See having an awareness of your behavior pattern and putting an effort to bring a change in it tells a lot about you, you realize that there is something about you that is not good and you want to get rid of it. And to people who say that narcissist can’t change, if a person himself/herself feel that they have narcissistic tendencies and they are searching for a solution for it, then they can definitely change.

See its a delicate situation and you have to handle it carefully. Below is a Step by Step guide on how you can let go of these narcissistic tendencies. But before doing them remember be patient, good things take time.

  1. Observe your Behavior : There must be certain actions due to which you felt that you have those narcissistic traits, like the way you talk to others or certain behavior you have. Take a note of it, if possible then then write those things down.

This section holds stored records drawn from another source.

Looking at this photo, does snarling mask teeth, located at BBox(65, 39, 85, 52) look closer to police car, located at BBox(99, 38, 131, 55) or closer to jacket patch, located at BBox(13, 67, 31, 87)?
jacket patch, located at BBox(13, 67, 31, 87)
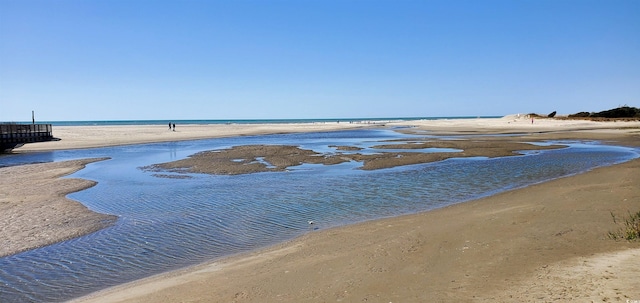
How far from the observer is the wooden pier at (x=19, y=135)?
34.2m

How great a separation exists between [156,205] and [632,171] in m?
18.4

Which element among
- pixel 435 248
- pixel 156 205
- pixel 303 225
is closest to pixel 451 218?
pixel 435 248

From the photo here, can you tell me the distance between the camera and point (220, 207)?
13.0m

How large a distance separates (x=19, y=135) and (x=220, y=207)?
32.9 metres

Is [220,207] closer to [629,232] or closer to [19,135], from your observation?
[629,232]

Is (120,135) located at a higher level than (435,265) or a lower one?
higher

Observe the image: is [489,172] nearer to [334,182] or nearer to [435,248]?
[334,182]

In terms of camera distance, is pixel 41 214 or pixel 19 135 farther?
pixel 19 135

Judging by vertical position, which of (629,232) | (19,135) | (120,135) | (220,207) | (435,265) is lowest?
(220,207)

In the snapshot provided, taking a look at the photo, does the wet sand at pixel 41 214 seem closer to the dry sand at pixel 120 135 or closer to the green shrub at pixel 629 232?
the green shrub at pixel 629 232

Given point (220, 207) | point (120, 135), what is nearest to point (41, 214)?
point (220, 207)

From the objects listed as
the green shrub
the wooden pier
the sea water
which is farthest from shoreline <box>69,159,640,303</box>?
the wooden pier

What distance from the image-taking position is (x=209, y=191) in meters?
15.9

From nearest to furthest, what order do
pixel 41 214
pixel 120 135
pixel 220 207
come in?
pixel 41 214 → pixel 220 207 → pixel 120 135
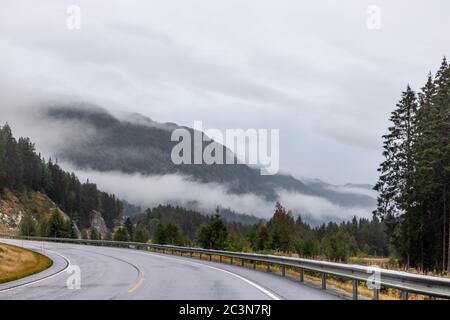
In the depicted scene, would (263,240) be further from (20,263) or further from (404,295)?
(404,295)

  1. Working on the observed behavior: As you have taken a note of the actions that you feel make you a narcissist, now think ways you can act differently in those situations, for example you are with your friends and you most of the time act selfishly( which is the most common trait of all narcissist) , then this time do something that you never do.. like paying for your friends, giving them your things to use. Or suppose you talk down to your spouse and always discourage him/her( again a very common traits of Narcissists), then this time to him/her with respect( even if you don’t feel like it) , encourage them support them( all of these things will be very difficult at the start but with time they’ll become a part of you). So in both of the situations you are taking physical discomforting actions to bring about a change in yourself- This is a very big thing! Be proud. ( But don’t tell this to anyone that you are trying to change, let your actions speak for you)

  2. Changing your beliefs: There are some common beliefs that every narcissist have and you can work on these core believes to bring a change in you:

  • World Owes Me: All the narcissists believe that that the whole world owes them something and they should be give a special treatment. This leads to maximum emotional suffering as the world will never be the way you want it to be, it is the way it is and if you want to be treated specially then unselfishly do something great for people and they’ll treat you the way you want.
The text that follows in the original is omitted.